The massive global liquidity glut may be due for a serious correction. The concern is contagion risk, where the subprime flu becomes a systemic problem. We have seen such contagion before with Long Term Capital Management (Russian debt crisis), etc. People are heading for the door, and they all want out. Knowing that Bear Stearns had to liquidate their funds, will other funds also have to liquidate their assets, creating overall selling pressure in the market? Or, out of fear that there are other Bear Stearns out there, will funds and investment firms start reducing risk across the board in preparation, thereby perpetuating the panic?
There clearly has been a sea change in the credit markets the last several weeks. Subprime mortgage bond ratings have been cut by Moody's, Standard & Poors and Fitch to the tune of approximately $7 billion.3 Leveraged buyouts are losing steam as well... An estimated $60 billion of LBO activity has halted since late June.4 Easy borrowing has clearly come to an end, and the massive leverage built into the financial system globally appears to be unwinding. The question nobody can answer is... How bad will it get? How far down into the credit ladder will this repricing go?
What to Do
In my view, events like these demonstrate exactly why you need sound investment counsel and why you need to understand what you are getting into when you invest in any financial product. It might be a prudent time to be asking if your manager can short stocks if he needs to. Can he buy credit default swaps? How much exposure do I have to Asia, and if the dollar gets hammered, should I increase it? If a contagion were to happen, I believe that, if you are the right investor, your hard-earned money should sit with a manager who can effectively hedge, rather than lie dormant in a fund that is limited to long only strategies and highly correlated with the broad market. If subprime woes spill over to prime, if lenders of corporate credit get jittery, if the LBO market finally deflates, I believe you want to be invested with an active manager, not a passive one. This kind of volatile environment is fertile ground for the right type of manager. On our platform, we have several managers that we believe may be well-suited for this environment.

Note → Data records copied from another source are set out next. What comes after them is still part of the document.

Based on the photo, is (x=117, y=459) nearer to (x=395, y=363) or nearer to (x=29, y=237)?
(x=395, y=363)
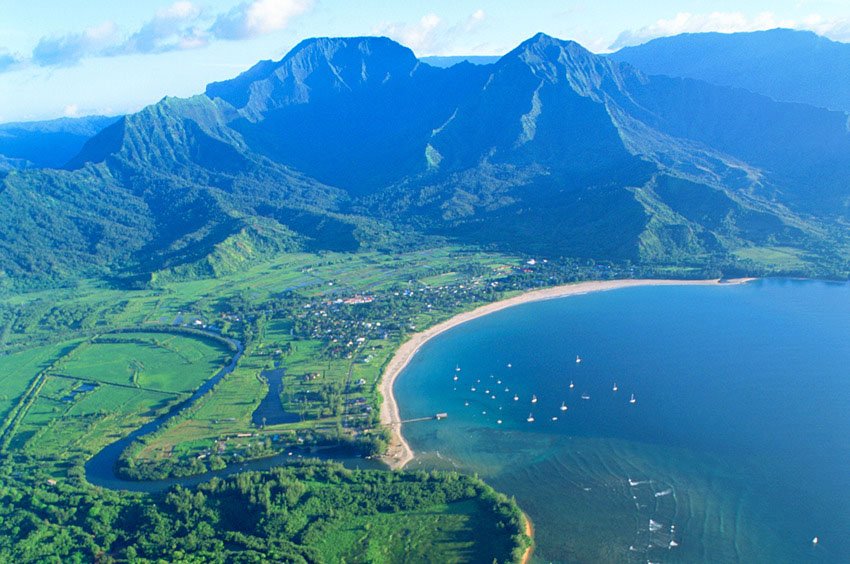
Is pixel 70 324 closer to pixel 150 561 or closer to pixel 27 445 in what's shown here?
pixel 27 445

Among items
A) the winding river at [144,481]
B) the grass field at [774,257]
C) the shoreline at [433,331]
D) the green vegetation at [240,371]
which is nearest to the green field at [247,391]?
the green vegetation at [240,371]

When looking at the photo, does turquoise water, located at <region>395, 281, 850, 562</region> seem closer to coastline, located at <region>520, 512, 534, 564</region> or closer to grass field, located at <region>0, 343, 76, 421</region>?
coastline, located at <region>520, 512, 534, 564</region>

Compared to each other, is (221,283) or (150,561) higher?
(221,283)

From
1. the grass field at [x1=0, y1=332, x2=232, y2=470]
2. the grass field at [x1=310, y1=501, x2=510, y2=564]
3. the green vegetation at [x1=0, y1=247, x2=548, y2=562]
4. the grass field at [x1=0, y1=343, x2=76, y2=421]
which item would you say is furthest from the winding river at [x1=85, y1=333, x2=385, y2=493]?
the grass field at [x1=0, y1=343, x2=76, y2=421]

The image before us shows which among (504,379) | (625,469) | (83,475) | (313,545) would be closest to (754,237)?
(504,379)

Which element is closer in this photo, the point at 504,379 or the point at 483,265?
the point at 504,379

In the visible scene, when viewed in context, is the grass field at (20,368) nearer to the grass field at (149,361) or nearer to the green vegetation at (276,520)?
the grass field at (149,361)
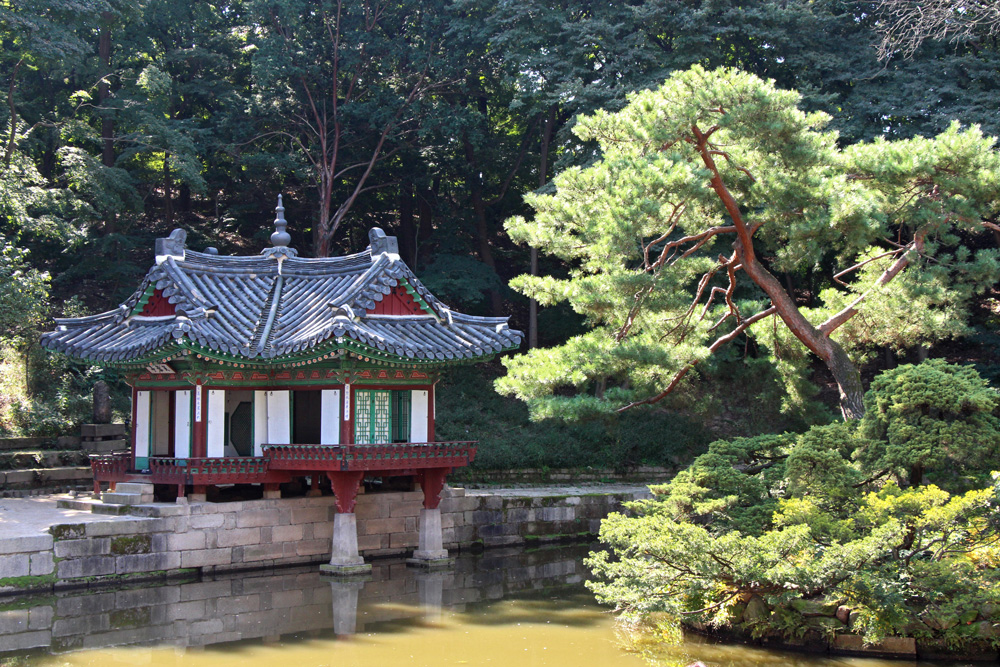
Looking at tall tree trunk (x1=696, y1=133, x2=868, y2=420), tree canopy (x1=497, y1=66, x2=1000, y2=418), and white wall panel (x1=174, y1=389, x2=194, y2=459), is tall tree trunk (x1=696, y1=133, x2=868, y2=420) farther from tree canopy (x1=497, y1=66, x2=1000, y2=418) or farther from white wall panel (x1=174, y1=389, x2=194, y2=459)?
white wall panel (x1=174, y1=389, x2=194, y2=459)

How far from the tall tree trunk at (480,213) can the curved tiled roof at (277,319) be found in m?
11.9

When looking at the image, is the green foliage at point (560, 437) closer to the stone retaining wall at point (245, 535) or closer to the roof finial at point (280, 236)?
the stone retaining wall at point (245, 535)

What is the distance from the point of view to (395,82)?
28.7 meters

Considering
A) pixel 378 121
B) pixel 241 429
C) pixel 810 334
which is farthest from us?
pixel 378 121

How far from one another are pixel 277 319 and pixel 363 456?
3.46 m

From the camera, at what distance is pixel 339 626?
40.4 ft

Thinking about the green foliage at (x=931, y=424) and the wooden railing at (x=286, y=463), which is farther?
the wooden railing at (x=286, y=463)

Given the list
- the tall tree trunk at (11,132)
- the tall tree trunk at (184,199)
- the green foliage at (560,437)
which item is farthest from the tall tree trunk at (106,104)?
the green foliage at (560,437)

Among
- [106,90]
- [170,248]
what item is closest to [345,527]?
[170,248]

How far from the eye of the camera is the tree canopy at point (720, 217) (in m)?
12.7

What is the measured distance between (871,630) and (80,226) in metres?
24.6

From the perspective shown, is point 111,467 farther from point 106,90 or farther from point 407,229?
point 407,229

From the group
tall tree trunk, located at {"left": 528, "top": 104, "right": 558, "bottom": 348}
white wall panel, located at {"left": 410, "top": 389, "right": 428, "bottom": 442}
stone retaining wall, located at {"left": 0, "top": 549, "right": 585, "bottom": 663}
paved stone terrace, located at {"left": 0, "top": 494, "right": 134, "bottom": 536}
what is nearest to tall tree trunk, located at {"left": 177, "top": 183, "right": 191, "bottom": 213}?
tall tree trunk, located at {"left": 528, "top": 104, "right": 558, "bottom": 348}

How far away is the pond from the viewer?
35.6 feet
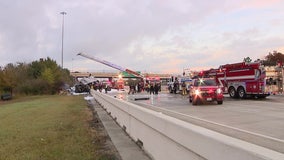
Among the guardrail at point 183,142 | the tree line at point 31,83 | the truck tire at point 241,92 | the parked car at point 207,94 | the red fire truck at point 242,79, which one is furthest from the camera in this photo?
the tree line at point 31,83

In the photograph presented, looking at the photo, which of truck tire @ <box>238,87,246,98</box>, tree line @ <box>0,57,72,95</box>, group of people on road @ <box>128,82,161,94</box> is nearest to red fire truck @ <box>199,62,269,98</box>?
truck tire @ <box>238,87,246,98</box>

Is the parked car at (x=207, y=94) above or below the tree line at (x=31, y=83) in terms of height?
below

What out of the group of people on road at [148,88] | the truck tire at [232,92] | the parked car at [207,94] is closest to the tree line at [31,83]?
the group of people on road at [148,88]

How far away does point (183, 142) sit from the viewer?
5.84m

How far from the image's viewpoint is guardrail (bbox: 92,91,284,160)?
4012 mm

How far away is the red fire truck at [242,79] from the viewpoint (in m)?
31.2

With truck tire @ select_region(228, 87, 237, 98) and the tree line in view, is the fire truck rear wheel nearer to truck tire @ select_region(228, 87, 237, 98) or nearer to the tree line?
truck tire @ select_region(228, 87, 237, 98)

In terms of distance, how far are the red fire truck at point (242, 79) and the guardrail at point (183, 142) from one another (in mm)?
22253

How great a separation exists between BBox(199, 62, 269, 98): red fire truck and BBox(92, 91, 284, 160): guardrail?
22.3m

In the meantime, I would recommend staying away from Fugu.
Best regards,

Jon Sundt
President and CEO
Altegris Investments, Inc.
(858) 459-7040
1 Citibank: US Rate Strategy Focus, US Fixed Income Strategy, Thoughts About Subprime, June 29, 2007.
2 Lehman Brothers Fixed Income Research: Will Subprime Woes Spill Over to the Broad Markets? Mar 8, 2007.
3 Poole Says Subprime Investors Deserved to Lose Money, Craig Torres and Anthony Massucci, Bloomberg, July 20, 2007.
4 Credit Chill Freezes Leveraged Deals, Victoria Howley, Kate Haywood and Marietta Cauchi, Wall Street Journal, August 3, 2007.